The team also made use of the National High Magnetic Field Laboratory (NHMFL) based in Tallahassee, Florida. There, the MIT team brought the crystals to measure their response to extreme magnetic conditions involving magnetic fields in excess of 30 T (among the largest DC fields available in the world). The extreme conditions available at the NHMFL also allowed the group to broadly map the electronic and magnetic properties of the crystals to complete the picture of the magnetic order. In particular, they were able to observe a previously unreported phase transition for the gadolinium spins near 25 T that appeared to finally “break” the antiferromagnetic state.
The final aspect of the collaborative effort was with professors Di Xiao of Carnegie Mellon University and Wanxiang Feng of Beijing Institute of Technology, who provided first principles electronic structure calculations based on the experimental data taken at MIT, NCNR, and the NHMFL to determine the underlying electronic character of this new materials system.
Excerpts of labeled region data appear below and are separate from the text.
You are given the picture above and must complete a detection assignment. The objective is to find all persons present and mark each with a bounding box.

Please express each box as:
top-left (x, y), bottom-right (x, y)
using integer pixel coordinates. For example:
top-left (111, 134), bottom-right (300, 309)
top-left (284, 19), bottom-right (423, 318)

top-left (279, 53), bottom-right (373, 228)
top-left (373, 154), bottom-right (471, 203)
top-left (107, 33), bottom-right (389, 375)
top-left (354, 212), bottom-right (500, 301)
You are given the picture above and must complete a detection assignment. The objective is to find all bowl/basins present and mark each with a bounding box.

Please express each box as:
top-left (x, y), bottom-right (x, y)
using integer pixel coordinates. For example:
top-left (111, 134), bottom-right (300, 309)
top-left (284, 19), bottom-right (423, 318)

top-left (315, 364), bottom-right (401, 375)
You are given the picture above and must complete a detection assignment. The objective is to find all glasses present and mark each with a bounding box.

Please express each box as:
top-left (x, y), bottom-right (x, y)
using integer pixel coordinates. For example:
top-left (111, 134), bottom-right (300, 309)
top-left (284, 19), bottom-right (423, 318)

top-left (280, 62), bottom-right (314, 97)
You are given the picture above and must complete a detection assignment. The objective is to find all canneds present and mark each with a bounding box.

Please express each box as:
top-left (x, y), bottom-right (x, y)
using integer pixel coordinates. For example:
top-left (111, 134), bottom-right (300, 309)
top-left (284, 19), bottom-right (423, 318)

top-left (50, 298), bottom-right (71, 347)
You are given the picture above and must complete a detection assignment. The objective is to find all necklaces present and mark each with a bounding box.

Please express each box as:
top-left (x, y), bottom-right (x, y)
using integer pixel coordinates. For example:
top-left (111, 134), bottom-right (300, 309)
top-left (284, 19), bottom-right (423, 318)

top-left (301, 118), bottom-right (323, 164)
“The authors combine high-quality crystal growth, transport measurements, neutron spectroscopy, and theoretical calculations to establish the magnetic ordering and its profound effect on electrical properties in a topological material,” says Liang Fu, assistant professor of physics at MIT, who was not involved in this research. “This seminal work reveals surprising quantum phenomena arising from the interplay between electron topology and correlation. This type of correlated topological phenomena is long sought after, but has been difficult to find in real materials. By identifying the right material, Joe Checkelsky's group and collaborators have found a new, promising platform for fundamental research and potential spintronics applications.”
New “hybrid” approach
Checkelsky notes that the experiments reported in Nature Physics provide proof that such a “hybrid approach” to designing new electronic platforms can pay dividends despite the challenge it presents directly to theoretical predictions. “The approach to realize TIs in which the correlated behavior of the underlying electrons plays an important role has stood as a challenge to the TI community. Part of this is due to the increased complexity of correlated electronic systems that increases the difficulty for theoretical predictions to guide experimental work,” he says. The results have a wide variety of potential implications, ranging from new approaches to exotic antiferromagnetic materials to new topological phases known as Weyl semimetals. The present experiment demonstrates that forging ahead with experimental work can be successful in then feeding back into theory to make significant progress at the crossroads of complex materials and topological phases.
Funding sources for this research include the Gordon and Betty Moore Foundation EPiQS Initiative, the National Science Foundation, the STC Center for Integrated Quantum Materials, U.S. Army Research Laboratory, and the Bose Fellow Program at MIT.